Letter to Shareholders

In our 2007 annual report, I wrote to you that our cash and grow strategy was “on schedule and...contributing to improved performance in the short term, even as it is strengthening our prospects for the long term.” One year later, the same holds true. 

We expect to complete our three-year restructuring on schedule, by the end of 2009; our short-term performance was indeed stronger in 2008 because of that restructuring effort, with earnings per share before special items at $2.39, compared to $1.88 in 2007; and as I have described in our most recent quarterly earnings releases, we continue to be optimistic about the prospects of our cash and grow portfolio beyond 2009, and of our ability to generate strong and growing cash flows well into the future. 

 But what a difference a year makes! As I write this letter in early March 2009, with the economy in the deepest recession since the Great Depression and the stock market reeling, our 2008 performance seems almost irrelevant. What matters is the global recession, how we are responding to it, and what our expectations are about our performance in the face of it . . . for 2009 and beyond. If the trends we were seeing at the end of 2008 and the beginning of 2009 persist, sales during the recession could be down as much as 15% compared to 2008 levels.

 The obvious response to such a deep and sudden decline in sales, for us and any other company, is to cut costs. Our approach has been to emphasize cost reductions that are permanent and structural in nature.

As I explained in February in our Q4 2008 earnings release, once the increasing severity of the recession became clear to us late in 2008, we began to accelerate the final steps in our three-year global restructuring process, and simultaneously, to initiate additional cost-reduction measures that, under ordinary circumstances, we would have pursued more gradually over several years. 

At the same time, we also began to put much more emphasis on cash: freeing up working capital, reducing our exposure to high-credit-risk customers, and wherever we could do so without an impact on our competitive-ness, delaying or cancelling capital expenditures. The initial impact of these efforts was already apparent in Q4, as cash from operations improved from $42 million in Q4 2007 to $52 million in Q4 2008, our leverage ratio declined from 2.62 in Q3 2008 to 2.54 in Q4, and our planned capital expenditures for 2009 declined to $50 million from peak levels of $149 million in 2007 and $130 million in 2008. 

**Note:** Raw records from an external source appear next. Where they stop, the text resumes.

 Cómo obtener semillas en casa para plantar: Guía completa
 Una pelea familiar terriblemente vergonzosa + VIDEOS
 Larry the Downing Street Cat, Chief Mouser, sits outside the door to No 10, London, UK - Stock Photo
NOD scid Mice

As a result of these actions, and assuming that the sales patterns of late 2008 and early 2009 persist through the year, we expect:

For 2009, high restructuring costs and progressively improving margins; 

  For 2010, even if the 15% downtrend in sales continues through the year,

  higher margins,

  sharply lower restructuring charges,

  capital expenditures at or below depreciation, and

                lower levels of working capital. 

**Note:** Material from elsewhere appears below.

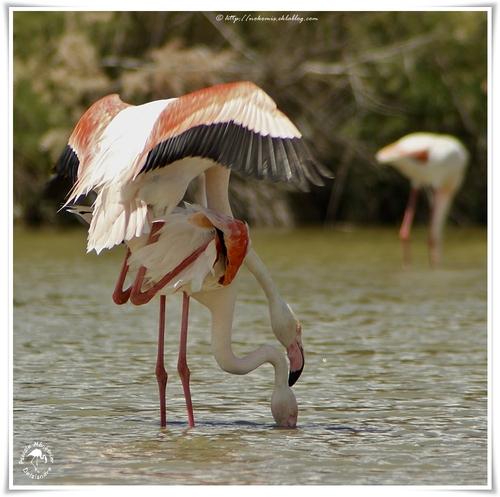 Flamants roses - Phoenicopterus roseus - Greater Flamingo (Phoenicoptériformes)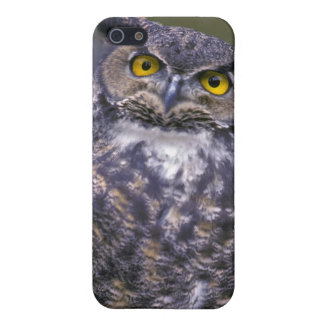 Great Horned Owl iPhone 5/5S Cover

 So even if the recession persists, we should leave 2009 as a fundamentally more profitable company, with the three-year restructuring effort behind us, and with a prospect of strong and sustained cash flow ahead of us. And yes, for those of you who study our quarterly releases, we expect to be reporting simpler releases with fewer charges for restructuring and performance improvement.

 This brings me back to our performance in 2008. We are able to face the prospect of such a long and deep global recession with such confidence about our future precisely because of the progress we made in 2008 and early 2009. Although this progress was overshadowed by the impact of the recession, each of our businesses took major strides forward in 2008.

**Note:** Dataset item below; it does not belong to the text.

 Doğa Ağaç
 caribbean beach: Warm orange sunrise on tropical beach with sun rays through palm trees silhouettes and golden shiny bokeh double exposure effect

"We are able to face the prospect of such a long and deep global recession with such confidence about our future precisely because of the progress we made in 2008 and early 2009."
 In Paper Machine Clothing (PMC):

All three of our Asian plant expansions were successfully completed. The greenfield plant in Hangzhou, China, started up in October 2008, and should be at full production by mid-2009. In our view, the Hangzhou plant, and the expanded plants in Chungju, Korea, and Panyu, China, are the best-equipped plants of their kind in the world. These will play a critical role in our global PMC business as we eliminate exports from Europe to Asia, supply products to emerging markets outside of Asia that had been served by our European plants, and of course, once Asian economies begin to grow again, meet the growing demand locally.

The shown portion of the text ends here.